Data block.
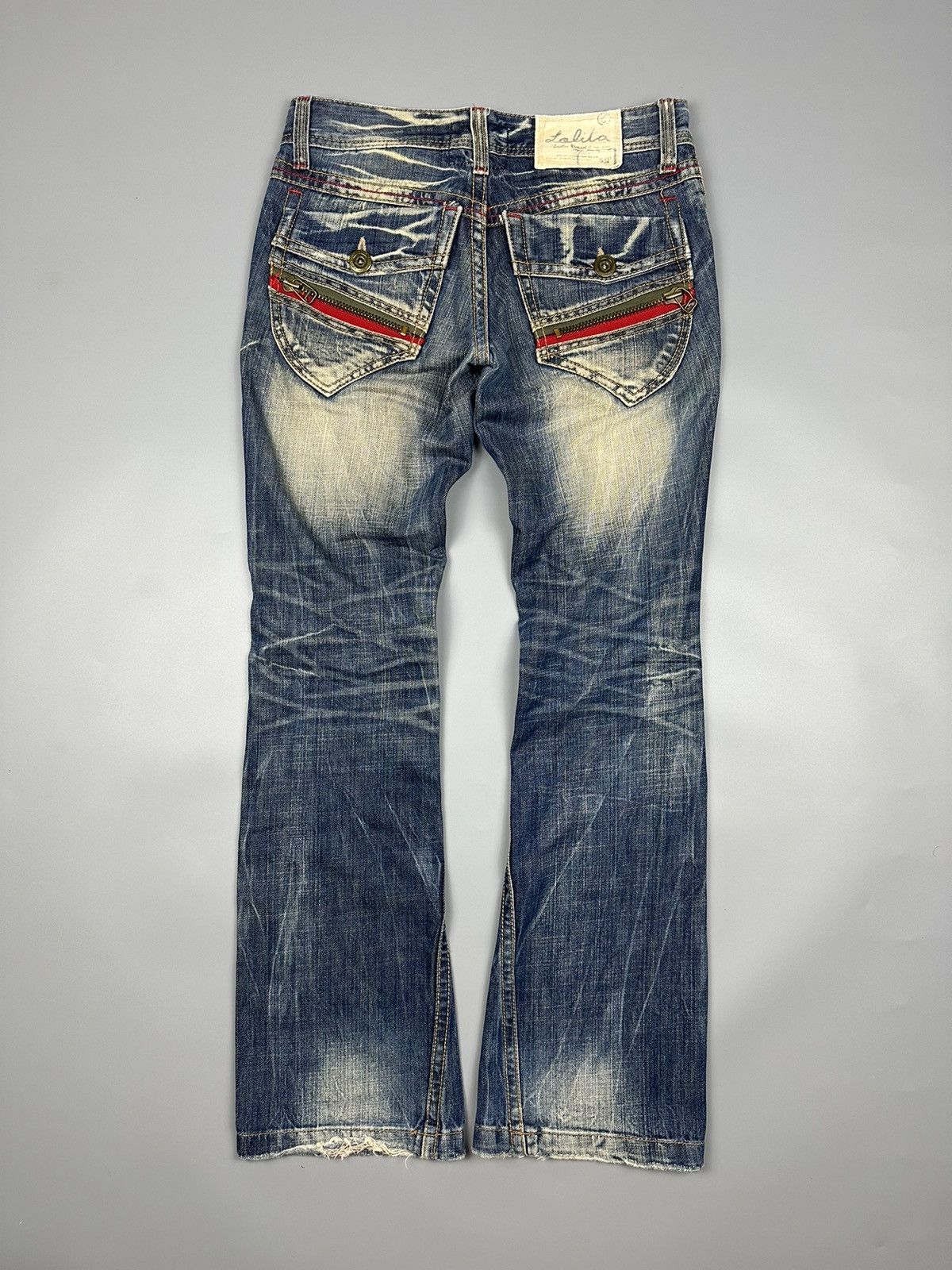If Six Was Nine Distressed Yoshimoto Nara X Lolita Flare Zipper Jeans Size US 30 / EU 46 - 1 Thumbnail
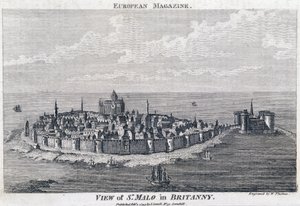 St Malo kilátása – Thomas metszete alkotó: French School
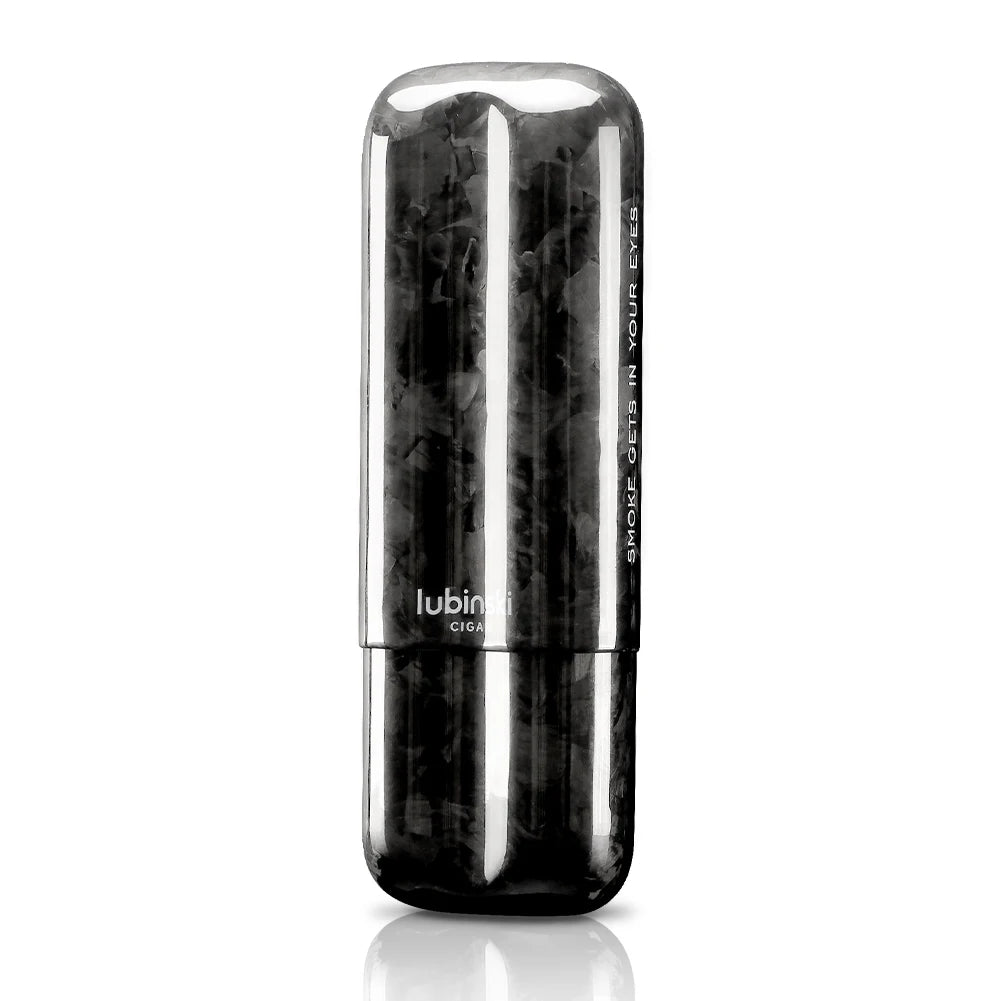 Carbon Fiber Travel Cigar Case | 2-3 Count Portable Humidor with Gift Box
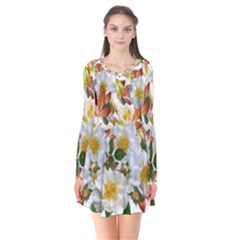 Flowers Roses Leaves Autumn Long Sleeve V-neck Flare Dress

Exercise goal. Should there be pictures in the data, leave them out and return the rest exactly.

Answer section.
If Six Was Nine Distressed Yoshimoto Nara X Lolita Flare Zipper Jeans Size US 30 / EU 46 - 1 Thumbnail
 St Malo kilátása – Thomas metszete alkotó: French School
 Carbon Fiber Travel Cigar Case | 2-3 Count Portable Humidor with Gift Box
 Flowers Roses Leaves Autumn Long Sleeve V-neck Flare Dress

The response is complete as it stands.